# WORK INSTRUCTIONS
A: Print the passage from the NCAA tournament text below exactly, starting at the words "The NCAA provided" and ending after the words "the women’s tournament.".
B: Please name every broadcaster mentioned in the NCAA tournament text below.
C: Write the next part of the text on the NCAA's men's and women's tournaments, picking up after its final sentence.

# TEXT SEGMENT
§

The NCAA provided first round and second round gifts to men’s and women’s participants. The NCAA spent twice as much on the gifts and mementos for men ($125.55) compared to the women ($60.42). Additionally, the NCAA spent $70K on toiletries and other accessories for the 68 men’s teams, but provided no such items to the women’s teams.
The NCAA budgeted for on-site photographers for the entirety of the men’s tourney but only for the Sweet 16 and later rounds of the women’s tourney. After media backlash, the NCAA scrambled and found photographers to cover the first and second rounds of the women’s tourney.
For the first and second rounds, the NCAA spent $125.55 per player on gifts and mementos distributed at the men’s tournament, whereas it spent only $60.42 per player—or less than half as much—on gifts and mementos distributed at the women’s tournament.
The NCAA has historically sold the media rights to the men’s tournament and women’s tournament in different ways.
For the men: Turner Sports and CBS Sports pay the NCAA $771.4 million annually to (1) broadcast the men’s tourney and (2) exclusively license NCAA marks, tickets and taglines in commercial promotions. That $771.4 million figure will become $1.1 billion when the new 8 year contract starts in 2024.
For the women: ESPN pays the NCAA $34 million per year to broadcast the women’s tourney and 28 other NCAA championships. Media expert Ed Desser estimates that the annual broadcast rights for women’s basketball alone could be worth at least $81 million in 2025.
2021 was the first year that all 63 games of the women’s tournament were televised on a major network.

§

# DATA ROWS
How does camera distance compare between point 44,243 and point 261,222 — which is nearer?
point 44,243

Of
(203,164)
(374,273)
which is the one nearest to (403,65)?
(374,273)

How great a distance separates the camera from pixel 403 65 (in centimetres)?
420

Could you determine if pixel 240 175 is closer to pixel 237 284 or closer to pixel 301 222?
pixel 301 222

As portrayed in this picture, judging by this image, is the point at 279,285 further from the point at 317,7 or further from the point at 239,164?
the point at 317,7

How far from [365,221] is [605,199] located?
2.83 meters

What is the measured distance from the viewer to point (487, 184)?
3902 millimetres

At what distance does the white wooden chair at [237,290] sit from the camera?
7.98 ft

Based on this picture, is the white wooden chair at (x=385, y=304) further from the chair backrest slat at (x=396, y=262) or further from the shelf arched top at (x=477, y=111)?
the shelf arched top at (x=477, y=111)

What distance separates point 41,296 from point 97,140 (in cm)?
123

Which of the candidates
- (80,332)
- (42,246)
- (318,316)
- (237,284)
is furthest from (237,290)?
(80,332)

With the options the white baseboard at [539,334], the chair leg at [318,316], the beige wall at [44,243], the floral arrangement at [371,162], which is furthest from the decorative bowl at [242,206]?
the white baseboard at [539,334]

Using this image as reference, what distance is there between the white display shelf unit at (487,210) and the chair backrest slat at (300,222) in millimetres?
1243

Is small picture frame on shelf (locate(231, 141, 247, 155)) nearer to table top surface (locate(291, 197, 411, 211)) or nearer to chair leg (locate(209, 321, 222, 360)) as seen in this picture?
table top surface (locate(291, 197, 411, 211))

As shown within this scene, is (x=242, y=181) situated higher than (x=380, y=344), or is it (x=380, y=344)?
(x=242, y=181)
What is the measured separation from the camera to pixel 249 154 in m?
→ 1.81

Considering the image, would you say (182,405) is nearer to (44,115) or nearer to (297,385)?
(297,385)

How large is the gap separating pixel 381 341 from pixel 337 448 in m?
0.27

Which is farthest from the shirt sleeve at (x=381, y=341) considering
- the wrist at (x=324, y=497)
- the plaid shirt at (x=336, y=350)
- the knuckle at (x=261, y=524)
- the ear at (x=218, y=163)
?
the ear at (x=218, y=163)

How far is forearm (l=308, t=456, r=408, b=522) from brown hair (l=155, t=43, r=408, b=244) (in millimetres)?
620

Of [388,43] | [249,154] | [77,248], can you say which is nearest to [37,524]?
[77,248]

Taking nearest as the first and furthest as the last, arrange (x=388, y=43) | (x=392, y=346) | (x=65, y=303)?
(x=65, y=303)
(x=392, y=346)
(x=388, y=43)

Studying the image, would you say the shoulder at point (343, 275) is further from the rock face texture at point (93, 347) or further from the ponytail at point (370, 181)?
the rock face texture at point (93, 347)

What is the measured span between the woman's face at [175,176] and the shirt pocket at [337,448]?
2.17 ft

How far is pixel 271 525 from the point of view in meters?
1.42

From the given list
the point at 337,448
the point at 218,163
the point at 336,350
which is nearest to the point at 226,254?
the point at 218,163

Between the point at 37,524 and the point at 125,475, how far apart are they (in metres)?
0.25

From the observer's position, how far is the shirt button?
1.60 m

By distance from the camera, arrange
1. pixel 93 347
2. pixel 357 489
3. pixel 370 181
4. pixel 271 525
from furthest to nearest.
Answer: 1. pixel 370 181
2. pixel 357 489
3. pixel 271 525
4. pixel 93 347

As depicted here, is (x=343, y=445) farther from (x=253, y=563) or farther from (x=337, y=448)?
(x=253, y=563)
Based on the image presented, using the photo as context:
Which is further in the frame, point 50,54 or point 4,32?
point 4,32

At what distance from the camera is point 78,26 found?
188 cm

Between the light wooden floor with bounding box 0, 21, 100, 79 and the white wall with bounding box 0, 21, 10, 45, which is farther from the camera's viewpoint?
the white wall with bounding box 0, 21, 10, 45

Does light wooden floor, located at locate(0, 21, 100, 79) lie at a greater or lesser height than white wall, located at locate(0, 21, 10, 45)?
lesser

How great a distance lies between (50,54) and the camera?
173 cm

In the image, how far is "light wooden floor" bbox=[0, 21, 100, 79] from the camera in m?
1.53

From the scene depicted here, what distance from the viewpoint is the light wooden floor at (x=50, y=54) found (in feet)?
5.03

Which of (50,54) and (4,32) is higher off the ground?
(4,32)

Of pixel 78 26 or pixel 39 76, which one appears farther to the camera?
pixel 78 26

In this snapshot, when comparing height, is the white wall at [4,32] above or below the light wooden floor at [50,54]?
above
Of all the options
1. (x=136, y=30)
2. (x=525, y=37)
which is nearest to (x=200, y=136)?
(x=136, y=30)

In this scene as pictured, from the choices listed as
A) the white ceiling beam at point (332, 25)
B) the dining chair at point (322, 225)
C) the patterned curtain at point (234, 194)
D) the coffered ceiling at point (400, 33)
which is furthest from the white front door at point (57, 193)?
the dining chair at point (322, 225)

§

# RESULTS BY TASK
A:
The NCAA provided first round and second round gifts to men’s and women’s participants. The NCAA spent twice as much on the gifts and mementos for men ($125.55) compared to the women ($60.42). Additionally, the NCAA spent $70K on toiletries and other accessories for the 68 men’s teams, but provided no such items to the women’s teams.
The NCAA budgeted for on-site photographers for the entirety of the men’s tourney but only for the Sweet 16 and later rounds of the women’s tourney. After media backlash, the NCAA scrambled and found photographers to cover the first and second rounds of the women’s tourney.
For the first and second rounds, the NCAA spent $125.55 per player on gifts and mementos distributed at the men’s tournament, whereas it spent only $60.42 per player—or less than half as much—on gifts and mementos distributed at the women’s tournament.

B: Turner Sports, CBS Sports, ESPN

C:
There’s not been much chatter about whether the conditions for the athletes have improved in notable ways, but the NCAA and ESPN have done a better job promoting the women’s tourney. As a result, they have started to see immediate results.
The women’s tournament has seen an uptick in ratings. The Sweet Sixteen games were up 73% vs last year and the Elite Eight games were up 43% vs last year, too. Sunday’s Elite Eight matchup between Iowa and Louisville hit 250 viewers on ESPN, the largest audience on record for a women’s tournament game outside of the Final Four.
The Final Four starts Friday and should be (as I explained in a recent TikTok) incredibly fun. Resale tickets for the women’s Final Four are currently more expensive than tickets for the men’s Final Four ($330 vs $72). Sure, there’s a roughly 50k capacity difference between the American Airlines Center (host of the women’s Final Four) and NRG Stadium in Houston (host of the men’s Final Four). But there’s no denying that people want to see…
Will South Carolina can become the first undefeated champion since UConn or will Caitlin Clark and McKenna Warnock stop them in their tracks?
Can LSU reach the promised land in Kim Mulkey’s second season as coach?
Is Virginia Tech legit?
Should be a fun weekend in Dallas.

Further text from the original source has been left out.